Three brilliant new books for April
Ft. a murder mystery, a love story, and a novel I can only compare to a glass of champagne.
You have no idea how much I have to refrain from writing ‘how is it [insert month here] already?’ at the start of every single one of these newsletters, but seriously - April?
This month is an incredibly busy one for publishers and I had a huge pile of April books to choose from for today’s newsletter. The following three novels were easily my favourites - and I hope you enjoy them as much as I did.
Three new novels to read in April
Trespasses by Louise Kennedy
Some books just take your breath away and this is one of them. Set in Belfast during the Troubles, Cushla is a Catholic 24-year-old primary school teacher who also picks up shifts at the pub her brother runs. It’s here she meets Michael. He’s a barrister, a Protestant, he’s twice her age - and he’s married. And yet there’s a gravitational pull between them they cannot resist.
Meanwhile, Cushla tries to care for her widowed mother who drowns her grief in alcohol, and help the boy in her class whose father has been caught up in violence. But, at its heart, Trespasses is a love story to end all love stories. Kennedy’s writing is practically perfect and the book is so visceral, and so affecting, that I’m still reeling from it. This novel deserves many, many awards.
Read it if you like: books by Alice Munro, Anna Burns, or Edna O’Brien.

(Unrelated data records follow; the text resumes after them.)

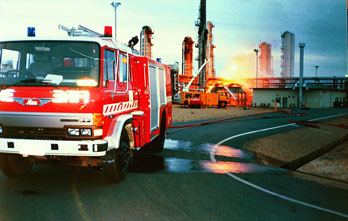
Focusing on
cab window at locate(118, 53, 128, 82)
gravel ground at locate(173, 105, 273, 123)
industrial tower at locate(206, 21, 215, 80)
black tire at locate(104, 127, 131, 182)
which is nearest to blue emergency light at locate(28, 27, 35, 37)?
cab window at locate(118, 53, 128, 82)

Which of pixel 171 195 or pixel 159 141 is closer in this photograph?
pixel 171 195

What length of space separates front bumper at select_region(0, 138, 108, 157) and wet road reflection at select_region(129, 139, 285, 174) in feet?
8.26

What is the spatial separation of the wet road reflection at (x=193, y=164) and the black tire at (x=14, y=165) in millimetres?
2382

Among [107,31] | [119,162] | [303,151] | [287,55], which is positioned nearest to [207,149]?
[303,151]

Lessons in Chemistry by Bonnie Garmus
In what is one of the most unique and fun books I’ve read in forever, Elizabeth Zott is an exceptionally clever chemist in a man’s world in the 1950s and 60s California. She also happens to be (god forbid) a single mother, and, after a series of unexpected events, becomes the unlikely star of a new cooking show. It’s through ‘Supper at Six’ she starts to change the lives of the housewives who watch it - but shaking up the status quo doesn’t come without its challenges.

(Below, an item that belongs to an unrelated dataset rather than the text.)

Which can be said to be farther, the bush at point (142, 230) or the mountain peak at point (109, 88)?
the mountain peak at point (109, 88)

This book is so fizzy and funny that it’s as much of a treat as a glass of champagne, but that doesn’t mean it’s lacking in emotional depth, either. It’s also being adapted into an Apple TV+ drama starring Brie Larson, so if that doesn’t demonstrate how much it’s worth reading, I don’t know what will.
Read it if you like: Funny Girl by Nick Hornby or Where’d You Go Bernadette by Maria Semple.
Miss Aldridge Regrets by Louise Hare
The year is 1936 and Lena Aldrige is doing her usual singing shift in a sweaty and sticky Soho club when her boss and best friend’s husband takes a sip of a poisoned drink and chokes to death right in front of her. The next thing we know, Lena is running away on a cruise ship bound for New York.
Just as she thinks she’s escaped the chaos of the world behind, though, she realises it’s only just begun. On board, more people around her die in peculiar circumstances, while others go missing. Miss Aldridge Regrets is an evocative murder mystery which also artfully captures the way Lena walks a precarious tightrope as a light-skinned mixed-race woman passing in a very white environment. Taut and layered, this is an excellent read.
Read it if you like: books by Agatha Christie or Lucy Foley.
And finally…
Because it’s such a bumper month for publishing and I’ve only shared three recommendations, I also wanted to shout out a few more great books coming this month. They are: Memphis by Tara M. Stringfellow, Wet Paint by Chloë Ashby, A Tidy Ending by Joanna Cannon, Elizabeth Finch by Julian Barnes, One Day I Shall Astonish the World by Nina Stibbe, None of This is Serious by Catherine Prasifka, and Theatre of Marvels by Lianne Dillsworth. Happy reading!
Lessons in Chemistry sounds like a hoot, thanks for the recommendation. I love the UK cover, the US cover is boring compared to this one.
Just added all three of these to my TBR.